Repubblica 21.5.15
Bus vietato ai palestinesi l’apartheid di Netanyahu costretto a fare dietrofront
Il governo voleva la separazione dai lavoratori israeliani. Accuse di razzismo, stop del premier ma il ministro-falco ci riproverà
di Fabio Scuto
GERUSALEMME Inseguito dalle critiche del suo stesso partito, del capo dello Stato Reuven Rivlin, dell’opposizione che denunciava una deriva razzista, il premier Benjamin Netanyahu è stato costretto ieri a bloccare il primo provvedimento del nuovo governo. Concepito dal fedelissimo ministro della Difesa Moshe Yaalon, avrebbe vietato per tre mesi ai pendolari palestinesi in Israele di usare i mezzi pubblici e li avrebbe obbligati ad usare solo quattro check-point per entrare e uscire dalla Cisgiordania.
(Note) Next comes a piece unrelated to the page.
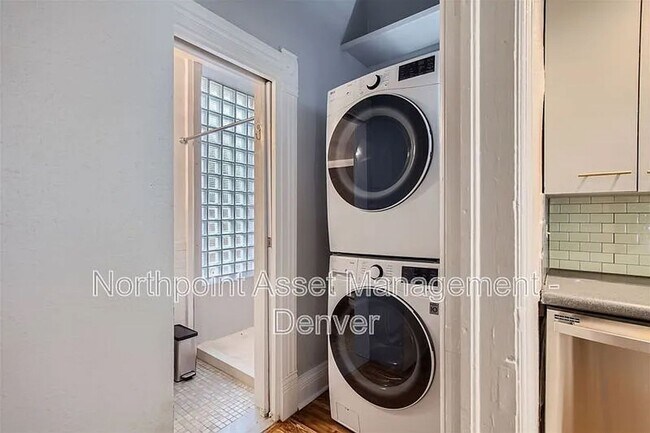 Building Photo - Newly Renovated Single Family Home | 1 BR/1BA | Fireplace!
Annunciato in mattinata, il decreto provvisorio è stato poi ritirato poco dopo mezzogiorno quando l’ufficio del premier è stato bersagliato di telefonate di esponenti politici — anche del Likud — che definivano il provvedimento «inaccettabile » e dichiarazioni dell’opposizione che bollavano la decisione come «miserabile», degna dell’apartheid sudafricano. Un simile piano «è una macchia sul volto del nostro Stato», ha dichiarato alla tv il laburista Isaac Herzog, capo dell’opposizione, che ha parlato anche di umiliazioni non necessarie inflitte ai lavoratori palestinesi.
Netanyahu, allarmato da un vistoso titolo di Haaretz online che parlava di apartheid — ha deciso di bloccare subito l’iniziativa. Con una breve dichiarazione il premier ha bollato come «inaccettabile» il piano, come se fosse stato all’oscuro della decisione del suo ministro della Difesa. Il presidente Reuven Rivlin ha applaudito alla decisione. Rivlin — che rappresenta l’ala liberale del Likud — ha definito «la separazione di linee di trasporto per arabi ed ebrei inimmaginabile ». Un concetto del genere, ha aggiunto, «contrasta con le stesse fondamenta dello Stato d’Israele». Parole condivise anche da un altro esponente “liberale” del Likud, Dan Meridor e dall’ex ministro degli Interni Gideon Saar. Soddisfatto anche il Procuratore generale Yehuda Weinstein, secondo il quale il progetto si prestava a ricorsi alla Corte Suprema già annunciati da “Peace Now” e altre Ong che difendono i diritti umani. Sono 92.000 i palestinesi che hanno un impiego in Israele, legale o illegale; 52.000 hanno un permesso di lavoro, gli altri entrano clandestinamente. La gran parte viene impiegata nell’edilizia, con un salario inferiore a quello israeliano.
Il “piano Yaalon” non è qualcosa deciso in fretta, giaceva da tempo nei cassetti del ministro della Difesa, che ha deciso di avviarlo, dopo che il Consiglio dei coloni — assai influente nel nuovo governo — aveva dichiarato che i passeggeri ebrei temono per la propria vita quando si trovano a bordo dei bus con i pendolari palestinesi. Al centro delle polemiche c’è la linea 86 che collega Tel Aviv alla città-colonia di Ariel, in Cisgiordania. In origine era stata istituita a beneficio dei coloni, col tempo un numero crescente di manovali palestinesi impiegati in Israele ha scoperto che utilizzandola risparmiava tempo prezioso nel ritorno a casa in Cisgiordania, e anche soldi. A quel punto però i passeggeri israeliani, sentendosi a disagio perché spesso minoranza fra palestinesi, hanno fatto pressioni politiche sul ministero della Difesa perché trovasse una soluzione.
Il progetto del ministro Yaalon — che si ripropone di presentarlo più avanti — impone ai palestinesi, oltre ai bus “speciali”, di far ritorno in Cisgiordania soltanto attraverso 4 checkpoint autorizzati allungando i tempi di spostamento dei pendolari di almeno due ore.
La questione bus non è entrata nel colloquio avuto ieri da Netanyahu con l’Alto rappresentante per la politica estera europea Federica Mogherini a cui il premier israeliano ha dichiarato di «sostenere una visione di due Stati per due popoli, una Palestina demilitarizzata che riconosca lo Stato ebraico».